[pytest-dev] pytest-xdist-1.11: restarting crash nodes, fixture cache fix
holger krekel
holger at merlinux.eu
Tue Sep 23 11:42:57 CEST 2014
Hi Andreas,
On Mon, Sep 22, 2014 at 22:03 +0200, Andreas Pelme wrote:
> Hi Holger,
>
> On 19 sep 2014, at 09:52, holger krekel <holger at merlinux.eu> wrote:
> > I presume that with module and class scope people don't presume that
> > a fixture survives until the end of a process so eager teardown is less
> > of a problem, there, right?
>
>
> I have not fully grasped how fixture teardown currently happens in pytest. To explore it, I came up with this example:
>
> import pytest
>
>
> @pytest.yield_fixture(scope='class')
> def fix():
> print 'fixture setup'
> yield
> print 'fixture teardown'
>
>
>
> class TestFoo():
> def test_a(self, fix):
> print 'test_a'
>
> def test_b(self):
> print 'test_b'
>
> def test_c(self, fix):
> print 'test_c'
>
>
> It gives me the output (with the latest pytest from PyPI):
>
> fixture setup
> test_a
> test_b
> test_c
> fixture teardown
>
> I.e. even though test_b does not actively request the fixture, it is active during the test.
A few addiotional notes:
- test_b does not have a reference to the fixture so can not "use" it
- "py.test -k test_b" would not see an activated "fix"
- it would be a programming mistake for test_b to depend on fix without
declaring it.
> Is this even considered to be a bug or a feature? :-)
Let me ask back: how exactly is it a problem?
> This behavior may be considered a bug since it makes test suites
> brittle - if the fixture does not contain a value itself, it can
> probably be neglected to actually properly request the fixture, but
> test_b will still accidentally have “fix” available.
How does "test_b" have "fix" available?
> will only show itself when running a subset of the test suite (and
> with xdist!).
>
> I would prefer (I think) if all fixtures where torn down when they are not requested (in my example, before test_b is run, to ensure test_b is only run with its own fixtures).
>
> However, if all teardowns worked like this, the efficiency will be very bad since there will be a lot of teardowns.
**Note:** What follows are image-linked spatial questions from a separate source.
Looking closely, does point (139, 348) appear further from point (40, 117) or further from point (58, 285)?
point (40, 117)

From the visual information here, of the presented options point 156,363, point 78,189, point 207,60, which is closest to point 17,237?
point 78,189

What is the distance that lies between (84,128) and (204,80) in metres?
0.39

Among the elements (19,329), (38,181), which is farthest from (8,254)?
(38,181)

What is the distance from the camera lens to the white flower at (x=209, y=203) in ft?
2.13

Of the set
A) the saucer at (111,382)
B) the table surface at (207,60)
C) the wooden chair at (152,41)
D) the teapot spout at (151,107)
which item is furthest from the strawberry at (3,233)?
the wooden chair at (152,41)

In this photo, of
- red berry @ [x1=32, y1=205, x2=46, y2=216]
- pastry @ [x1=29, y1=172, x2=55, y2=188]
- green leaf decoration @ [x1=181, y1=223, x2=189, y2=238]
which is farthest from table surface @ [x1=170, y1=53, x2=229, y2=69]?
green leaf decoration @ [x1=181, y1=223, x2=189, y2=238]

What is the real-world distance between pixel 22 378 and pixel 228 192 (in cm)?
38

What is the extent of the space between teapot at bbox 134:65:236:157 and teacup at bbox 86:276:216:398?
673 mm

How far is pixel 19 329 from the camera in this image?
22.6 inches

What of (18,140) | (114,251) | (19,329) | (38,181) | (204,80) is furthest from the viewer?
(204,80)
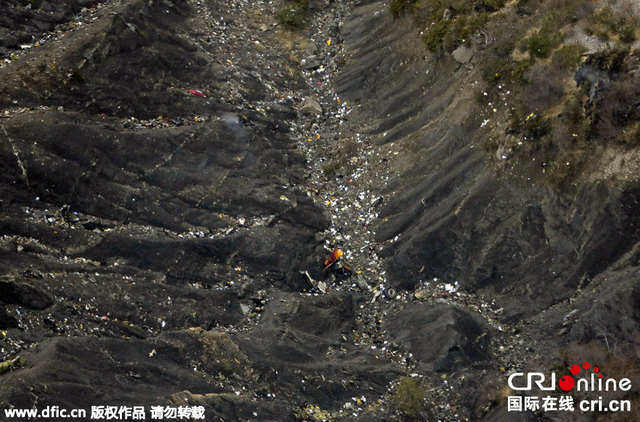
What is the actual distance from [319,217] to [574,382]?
875 cm

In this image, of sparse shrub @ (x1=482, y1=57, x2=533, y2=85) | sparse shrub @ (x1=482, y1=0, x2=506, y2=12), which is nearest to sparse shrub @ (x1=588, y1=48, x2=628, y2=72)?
sparse shrub @ (x1=482, y1=57, x2=533, y2=85)

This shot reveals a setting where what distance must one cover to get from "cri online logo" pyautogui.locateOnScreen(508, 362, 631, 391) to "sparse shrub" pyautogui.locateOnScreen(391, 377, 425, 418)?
229 centimetres

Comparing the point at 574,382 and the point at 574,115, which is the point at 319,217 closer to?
the point at 574,115

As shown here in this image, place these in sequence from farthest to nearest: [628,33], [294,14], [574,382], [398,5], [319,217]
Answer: [294,14] → [398,5] → [319,217] → [628,33] → [574,382]

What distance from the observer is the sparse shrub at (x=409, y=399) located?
58.4 ft

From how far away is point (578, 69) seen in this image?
20.3 m

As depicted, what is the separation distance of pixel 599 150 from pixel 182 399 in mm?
12468

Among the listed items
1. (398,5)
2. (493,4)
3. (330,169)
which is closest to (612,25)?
(493,4)

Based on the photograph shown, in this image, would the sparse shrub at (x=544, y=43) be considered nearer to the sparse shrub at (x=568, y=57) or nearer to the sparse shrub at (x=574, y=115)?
the sparse shrub at (x=568, y=57)

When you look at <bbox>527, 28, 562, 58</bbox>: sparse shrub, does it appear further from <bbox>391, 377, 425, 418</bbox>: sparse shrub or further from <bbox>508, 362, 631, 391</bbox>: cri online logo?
<bbox>391, 377, 425, 418</bbox>: sparse shrub

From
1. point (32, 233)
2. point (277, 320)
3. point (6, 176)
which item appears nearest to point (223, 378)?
point (277, 320)

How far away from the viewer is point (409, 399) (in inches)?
704

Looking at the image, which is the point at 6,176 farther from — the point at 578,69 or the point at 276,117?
the point at 578,69

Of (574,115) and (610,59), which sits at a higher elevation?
(610,59)
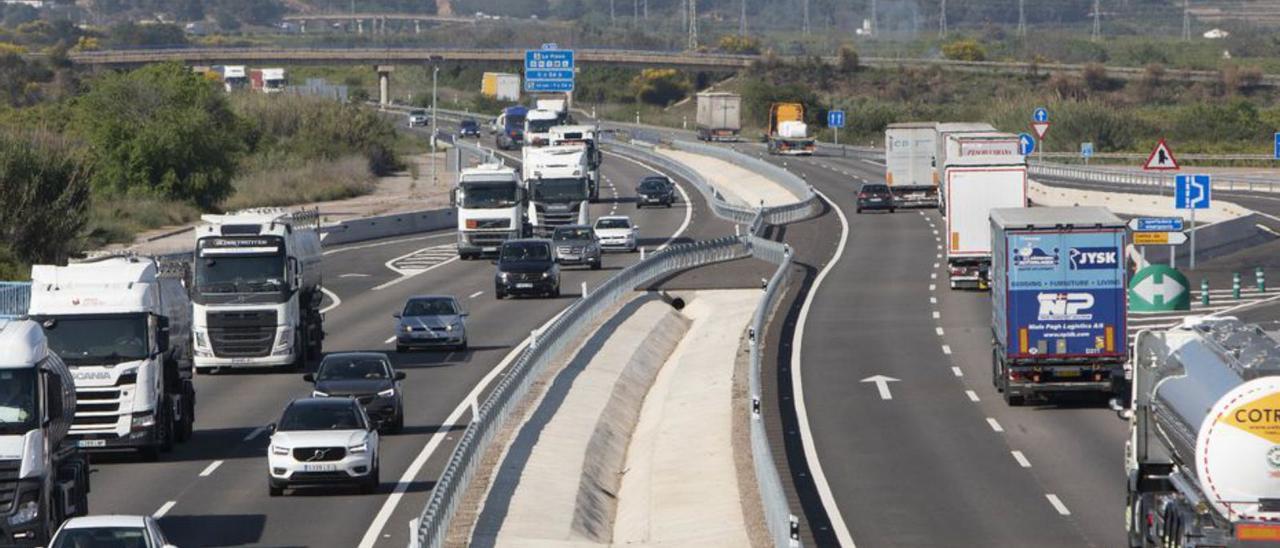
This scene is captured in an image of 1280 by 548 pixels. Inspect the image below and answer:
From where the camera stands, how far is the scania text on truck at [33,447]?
→ 23625 mm

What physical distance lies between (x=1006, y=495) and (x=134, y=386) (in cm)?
1380

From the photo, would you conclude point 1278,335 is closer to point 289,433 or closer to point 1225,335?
point 1225,335

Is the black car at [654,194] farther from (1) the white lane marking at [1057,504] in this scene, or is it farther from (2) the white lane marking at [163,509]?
(2) the white lane marking at [163,509]

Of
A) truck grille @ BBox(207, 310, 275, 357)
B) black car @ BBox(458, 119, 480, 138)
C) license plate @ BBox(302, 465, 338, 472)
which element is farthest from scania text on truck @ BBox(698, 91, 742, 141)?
license plate @ BBox(302, 465, 338, 472)

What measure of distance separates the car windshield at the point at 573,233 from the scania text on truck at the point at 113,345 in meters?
37.0

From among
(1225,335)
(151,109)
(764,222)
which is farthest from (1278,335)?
(151,109)

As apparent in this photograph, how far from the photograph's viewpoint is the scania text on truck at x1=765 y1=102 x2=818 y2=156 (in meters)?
135

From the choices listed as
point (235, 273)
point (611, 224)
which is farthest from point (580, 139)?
point (235, 273)

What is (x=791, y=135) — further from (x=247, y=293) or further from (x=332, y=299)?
(x=247, y=293)

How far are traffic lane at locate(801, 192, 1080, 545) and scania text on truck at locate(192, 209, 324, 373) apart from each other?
11.4 m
I think these fixtures that should be allowed to stay alive, should be explicitly declared like that, like the option to pytest.fixture() suggested earlier.
It would be a somewhat backward incompatible change and probably break some
test suites.
> I think this makes sense regardless of whether the fixture is class,
> module or session scoped. Having different semantics depending on the
> scope would be confusing. Fixture authors must be aware and decide
> whether or not a fixture may accidentally be available to wrong tests.
> I have a hard time to see how we can solve this properly without a
> flag or some kind of distinction for this.
>
> I am probably missing a lot of details here, what are your thoughts on this?
I am not quite sure what the exact real-life problem is that
we are trying to solve. Is something breaking that shouldn't, currently?
Maybe the next step is to try to document the fixture setup/teardown
logic more precisely because i am not even sure myself about the details.
xdist certainly has less guarantees than single-process pytest.